**WHAT NEEDS TO BE DONE:** Below are the records. Reproduce exactly the lines from the one containing "CIRCULAR MOTION Uniform Circular Motion" through the final line, and omit any pictures.

━━━ INPUT ━━━

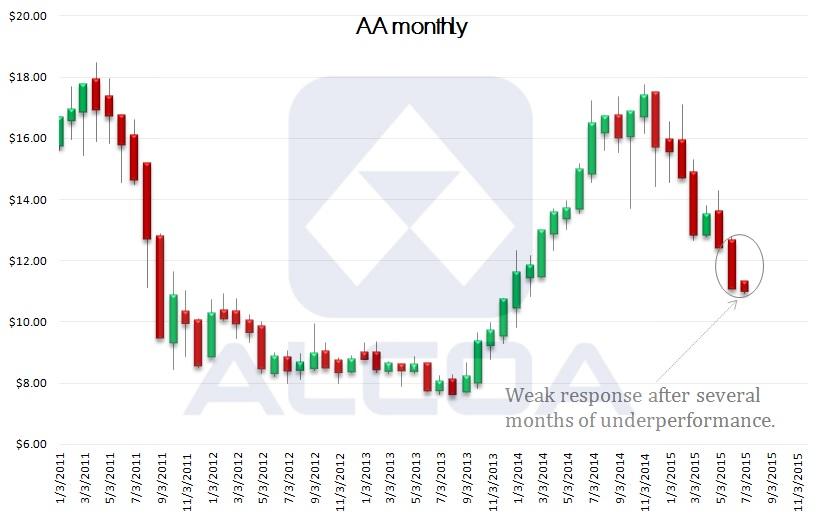 AA stock, technical chart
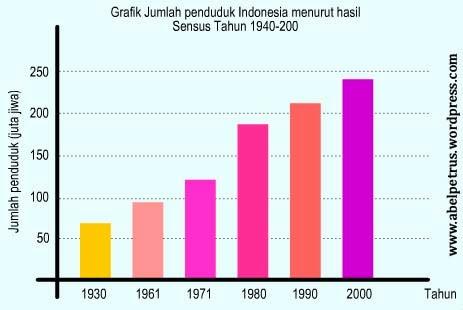 Tabel grafik pertumbuhan penduduk ccuart Gallery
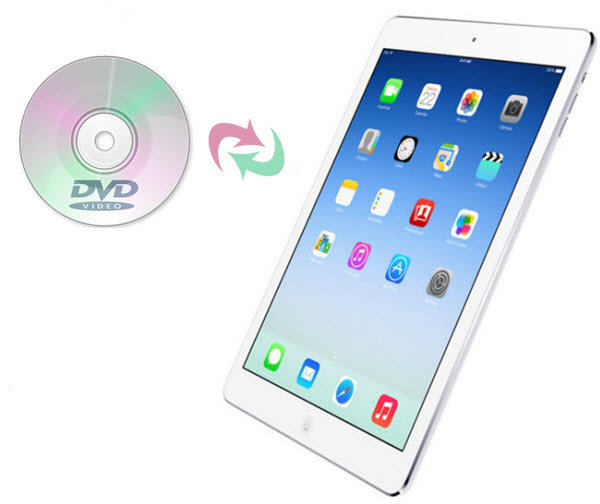 rip dvd to ipad air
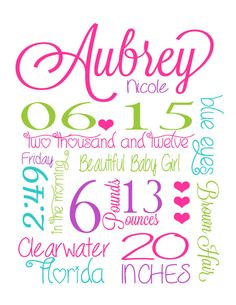 Great inexpensive Mother's Day idea or baby gift - Typography subway art for a baby girl's birth announcement.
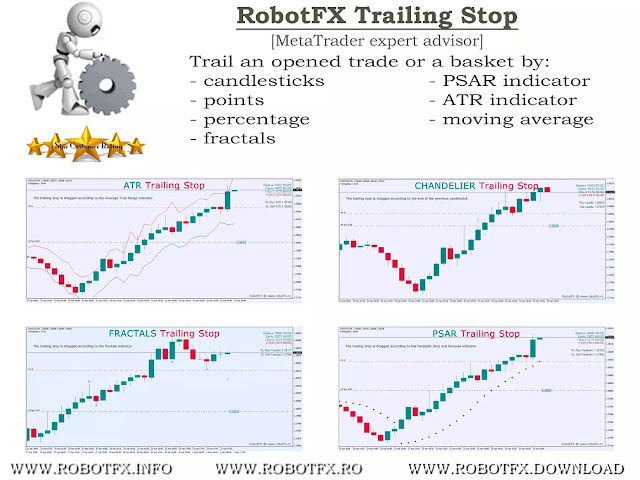 Advanced Trailing Stop Expert Advisor Metatrader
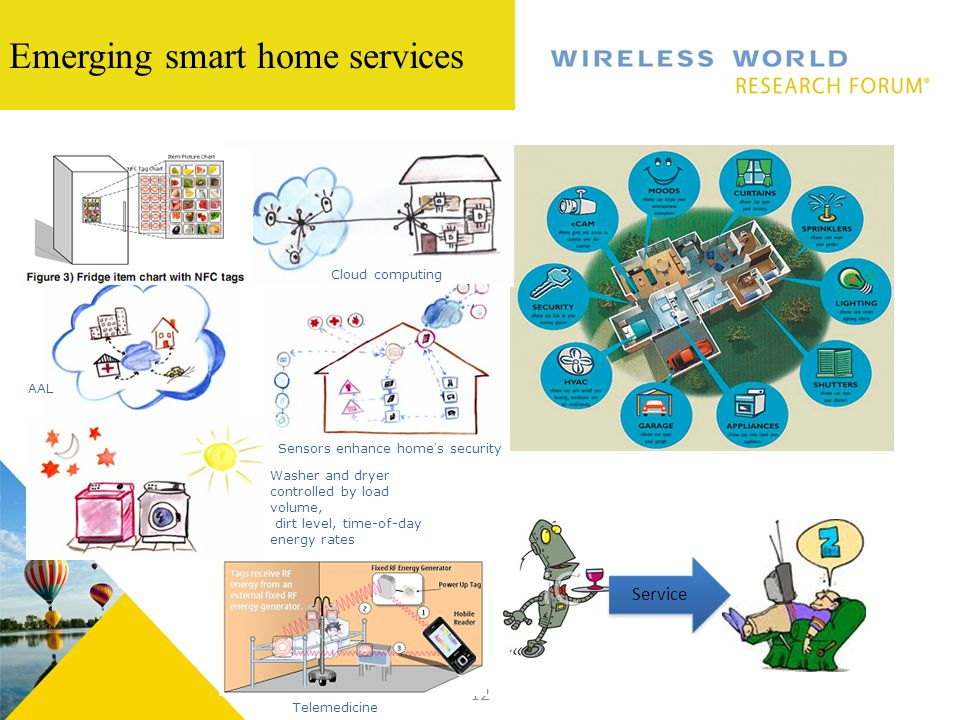 Emerging smart home services 12 Cloud computing Sensors enhance home's security AAL Washer and dryer controlled by load volume, dirt level, time-of-day energy rates Service Telemedicine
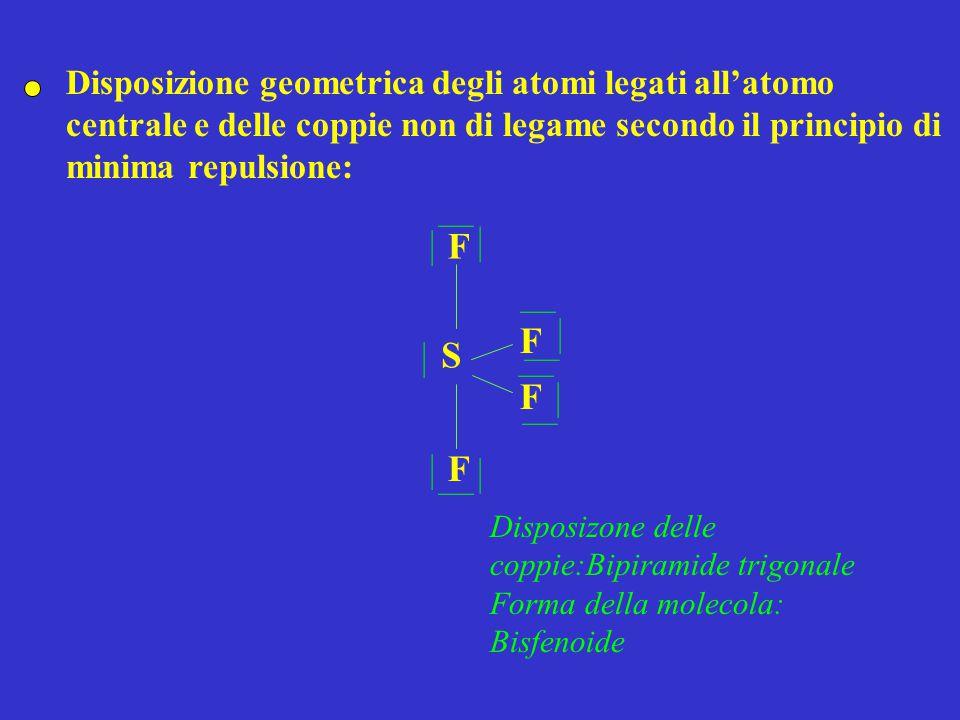Disposizione geometrica degli atomi legati all'atomo centrale e delle coppie non di legame secondo il principio di minima repulsione:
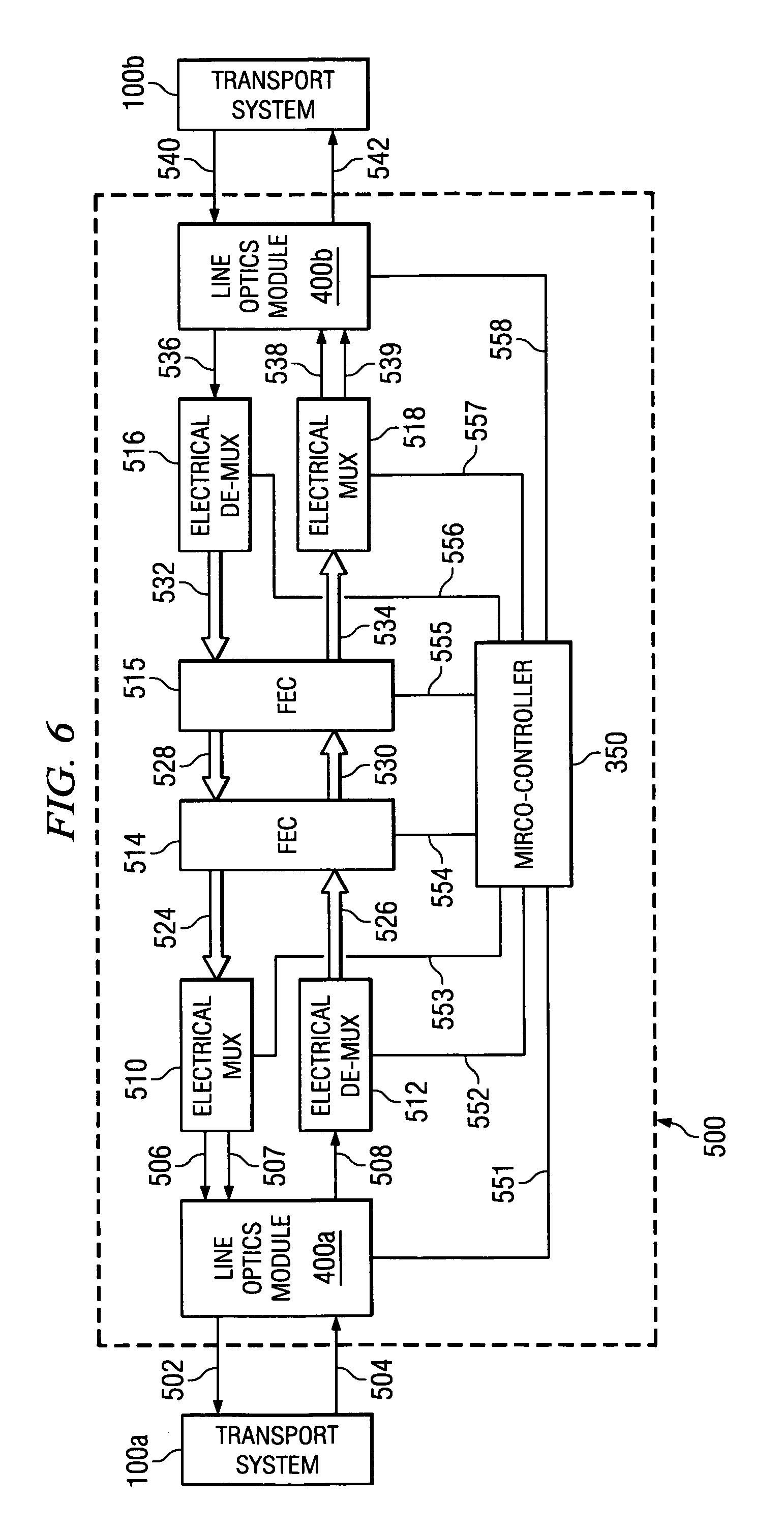 Transpo F540 Wiring Diagram : 27 Wiring Diagram Images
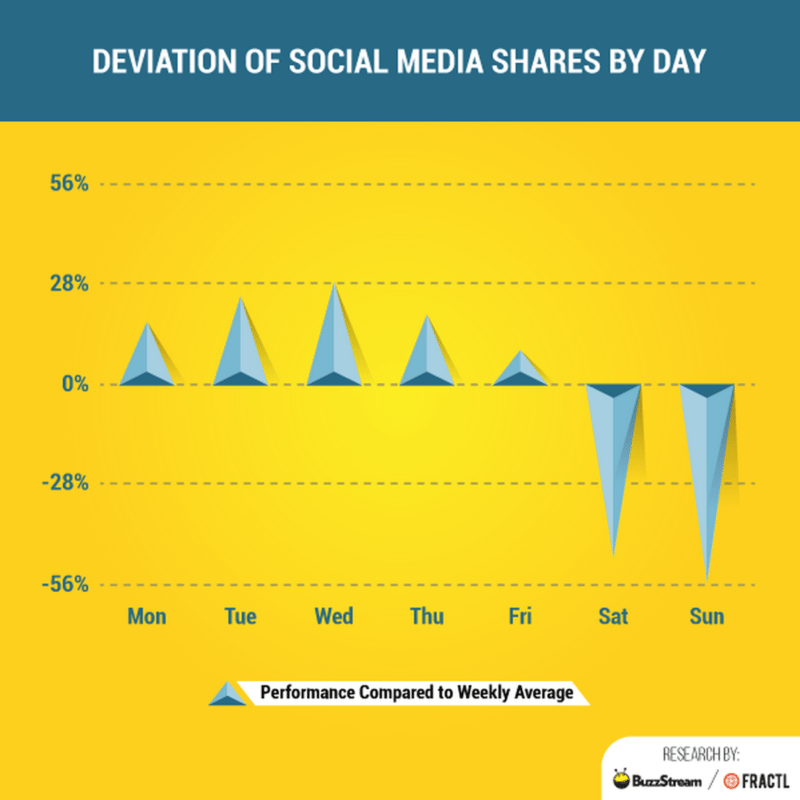 social media shares by day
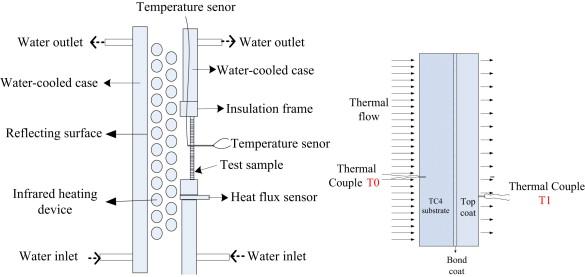 Improving thermal insulation of TC4 using YSZ-based coating
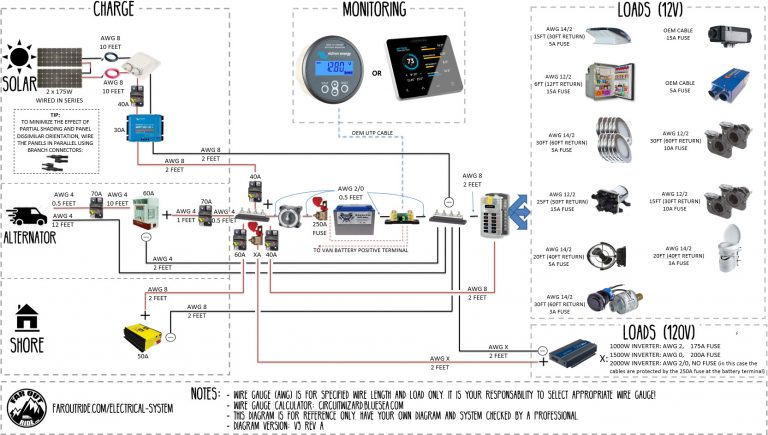 Interactive Wiring Diagram For Camper Van Conversion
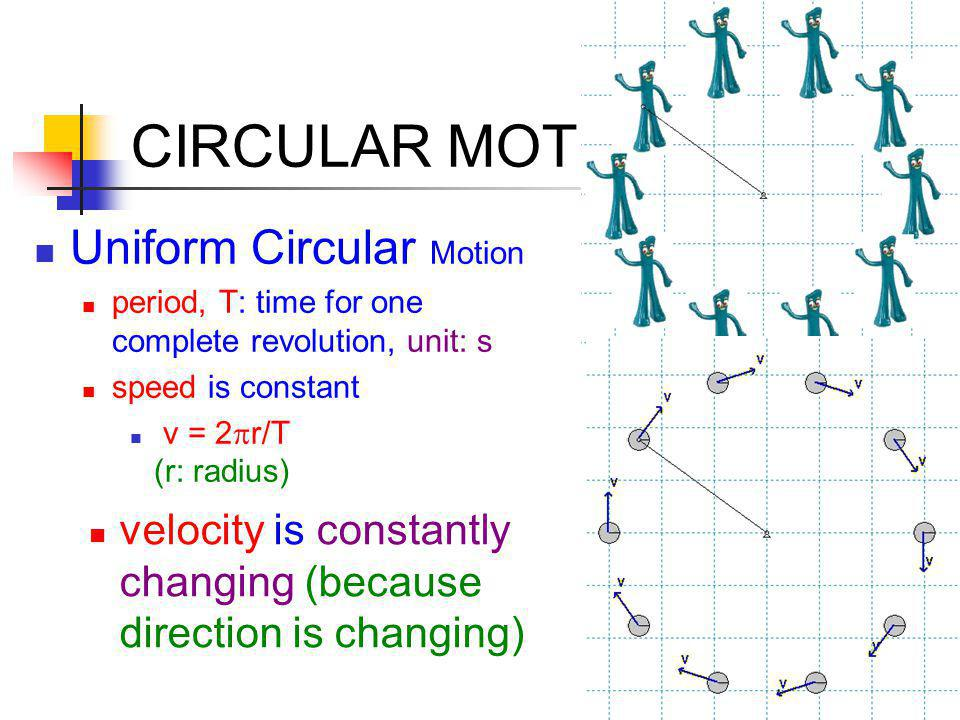 CIRCULAR MOTION Uniform Circular Motion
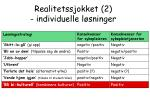 realitetssjokket 2 individuelle l sninger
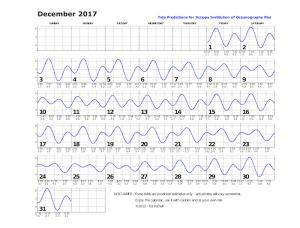 December 2017 tide chart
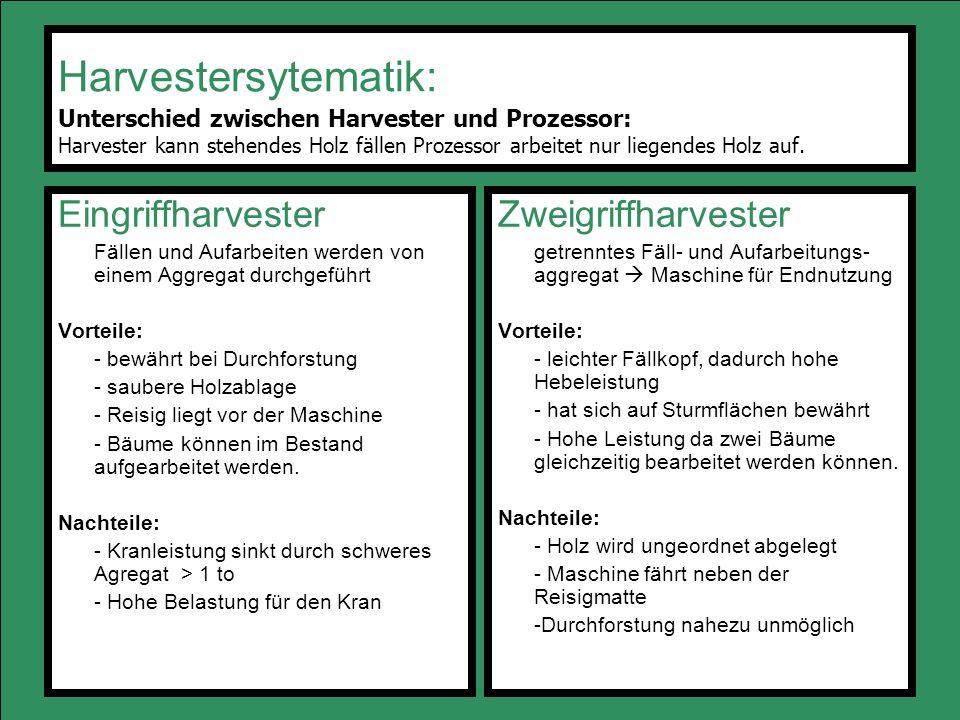 Harvestersytematik: Unterschied zwischen Harvester und Prozessor: Harvester kann stehendes Holz fällen Prozessor arbeitet nur liegendes Holz auf. Eing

━━━

**RESPONSE TO THE TASK:**
 CIRCULAR MOTION Uniform Circular Motion
 realitetssjokket 2 individuelle l sninger
 December 2017 tide chart
 Harvestersytematik: Unterschied zwischen Harvester und Prozessor: Harvester kann stehendes Holz fällen Prozessor arbeitet nur liegendes Holz auf. Eing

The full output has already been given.